* **Stated goal A**
In the piece on elected superintendents, what honor did Dr. Sam King's fellow superintendents give him this year?
* **Stated goal B**
Write out a passage from the piece on elected superintendents word for word, beginning at the words "Former DeKalb County" and stopping after "Alston & Bird.".

* **Selected extract**
++++++++
Edmond Heatley, Beverly Hall, Crawford Lewis, Michael Hinojosa, Alvin Wilbanks, Will Schofield, et al., & The Case For Elected Superintendents!

Former DeKalb County SuperintendentDr. Crawford Lewis, was indicted by the DeKalb County Grand Jury for racketeering violations.  The DeKalb County District Attorney’s Office asserted that Dr. Lewis was running a “criminal enterprise” within the school system.   Lewis is being defended of the racketeering charges by the law firm of Alston & Bird.

By John R. Alston Trotter, EdD, JD

          I am still surprised that DeKalb and Atlanta and Clayton did not and do not break down the doors to beseech Dr. Sam King to come and help.  He may well have put out the word that he was not interested.   I don’t know.  It appeared that Cobb County was locked in on him recently, but contract negotiations apparently fell through.  Dr. King seems an exception to the rule that appointed superintendents of large school systems have to be arrogant, insensitive, and rather brutish in their dealings with subordinates.  I realize that Rockdale County is not the same size as DeKalb, Cobb, Gwinnett, Fulton, Clayton, or Atlanta City — or Los Angeles, New York City, Miami, and Chicago for that matter — but Rockdale is not small either.  It is a highly congested county in the Metro Atlanta area with Interstate 20 dissecting the county.  It is growing, but it will not be able to grow too much more because it is geographically one of the smallest counties in Georgia.  This year Dr. King‘s superintendent-colleagues named him the Georgia Superintendent of the Year.  His career has essentially been unblemished, and those who have worked for Dr. King in Rockdale and Clayton Counties have high praise for him. Someone might wonder why I have Alvin Wilbanks in my heading above?  Why not?  His hubris is the main factor.  His arrogant manner of dealing with State mandates is, quite frankly, amazing…whether it is the mandate about reporting serious disciplinary infractions (I suppose that he “forgot” to report the 45,000 incidents for one year a few years back) or the Georgia Statute governing grievances filed by certificated employees.  Also, do you reckon Alvin Wilbanks can get a hold on the millions of dollars that the Gwinnett County School Board appears to be paying for property to build schools?  Mr. Wilbanks and the school board should be custodians of the Gwinnett County taxpayers’ money.
++++++++
* **Provided data**
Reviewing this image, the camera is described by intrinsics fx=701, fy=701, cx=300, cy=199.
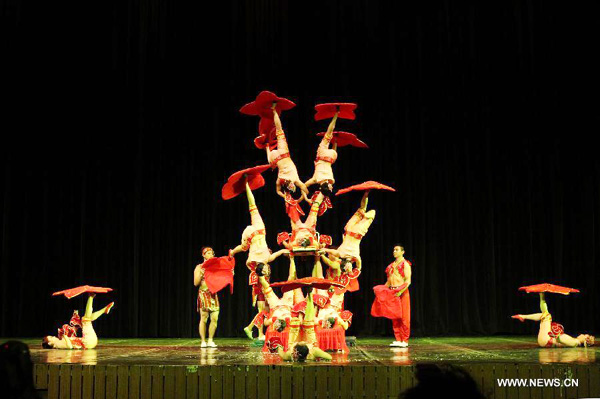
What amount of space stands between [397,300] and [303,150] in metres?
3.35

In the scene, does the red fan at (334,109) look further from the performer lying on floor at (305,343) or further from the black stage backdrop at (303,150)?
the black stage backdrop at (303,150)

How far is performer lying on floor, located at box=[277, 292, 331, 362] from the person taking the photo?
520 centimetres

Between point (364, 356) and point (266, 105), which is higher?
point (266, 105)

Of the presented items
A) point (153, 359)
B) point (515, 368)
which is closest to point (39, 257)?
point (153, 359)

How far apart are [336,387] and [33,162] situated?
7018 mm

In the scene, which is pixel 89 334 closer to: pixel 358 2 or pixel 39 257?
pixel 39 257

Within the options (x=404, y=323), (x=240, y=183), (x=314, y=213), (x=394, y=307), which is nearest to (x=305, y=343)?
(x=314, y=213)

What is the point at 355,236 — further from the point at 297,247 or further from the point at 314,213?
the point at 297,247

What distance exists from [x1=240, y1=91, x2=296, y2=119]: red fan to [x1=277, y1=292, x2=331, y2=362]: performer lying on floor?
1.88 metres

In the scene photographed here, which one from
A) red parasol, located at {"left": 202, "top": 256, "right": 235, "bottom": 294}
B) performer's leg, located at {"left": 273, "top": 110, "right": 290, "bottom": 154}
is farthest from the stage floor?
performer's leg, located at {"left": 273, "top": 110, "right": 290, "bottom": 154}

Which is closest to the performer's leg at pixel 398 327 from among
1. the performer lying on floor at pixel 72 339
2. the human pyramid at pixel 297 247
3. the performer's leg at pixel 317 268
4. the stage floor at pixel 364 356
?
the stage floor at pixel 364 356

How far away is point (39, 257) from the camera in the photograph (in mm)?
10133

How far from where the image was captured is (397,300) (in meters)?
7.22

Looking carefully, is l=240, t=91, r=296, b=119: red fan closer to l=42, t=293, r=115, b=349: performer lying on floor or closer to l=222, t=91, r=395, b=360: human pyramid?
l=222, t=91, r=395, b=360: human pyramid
++++++++
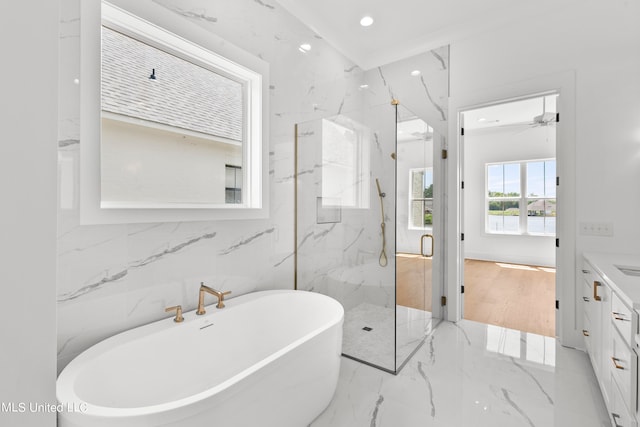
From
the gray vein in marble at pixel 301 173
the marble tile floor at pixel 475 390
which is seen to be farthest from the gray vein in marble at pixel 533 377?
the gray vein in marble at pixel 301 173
++++++++
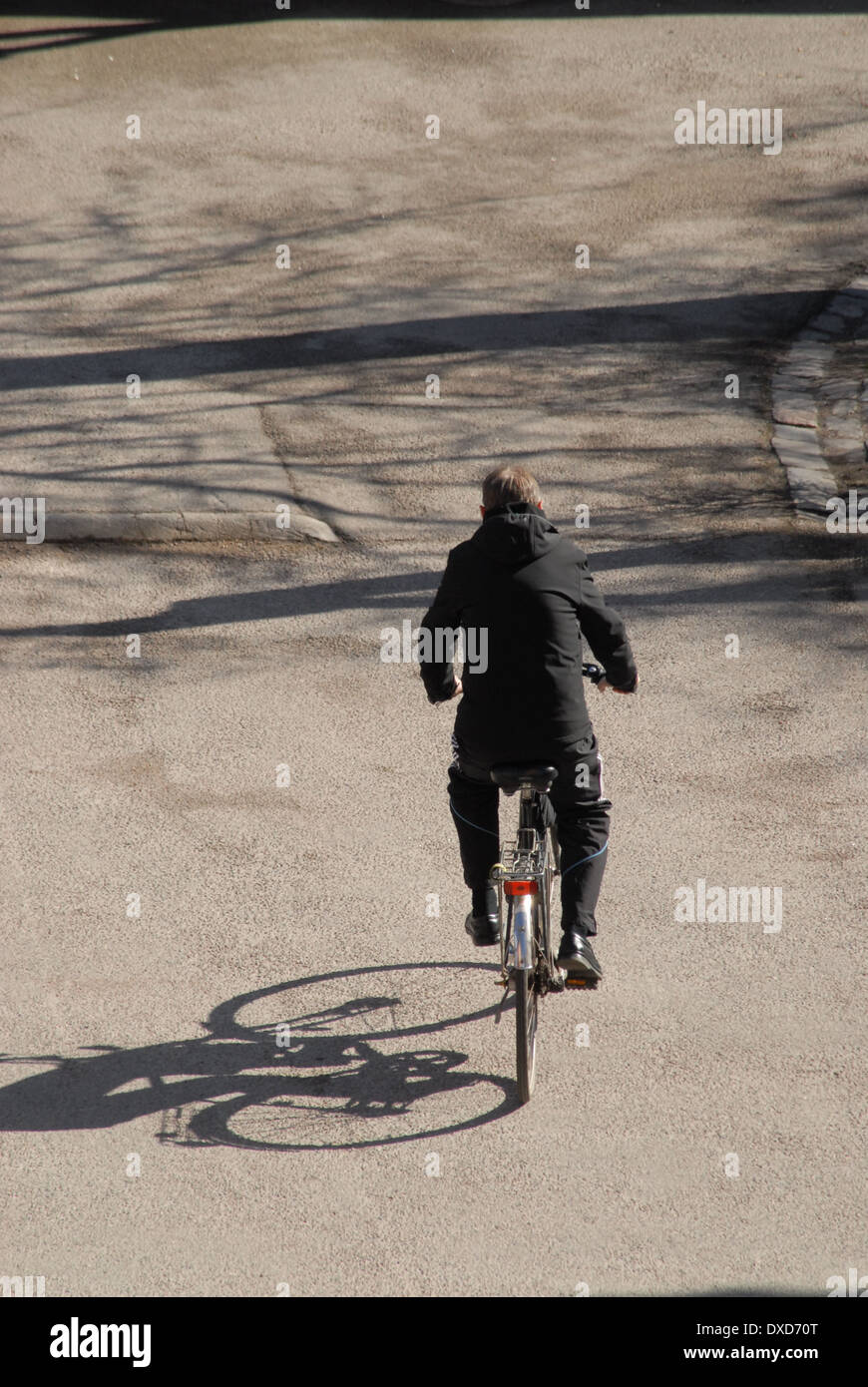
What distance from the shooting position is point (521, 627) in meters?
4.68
++++++++
* **Final result A**
They named him the Georgia Superintendent of the Year.

* **Final result B**
Former DeKalb County SuperintendentDr. Crawford Lewis, was indicted by the DeKalb County Grand Jury for racketeering violations.  The DeKalb County District Attorney’s Office asserted that Dr. Lewis was running a “criminal enterprise” within the school system.   Lewis is being defended of the racketeering charges by the law firm of Alston & Bird.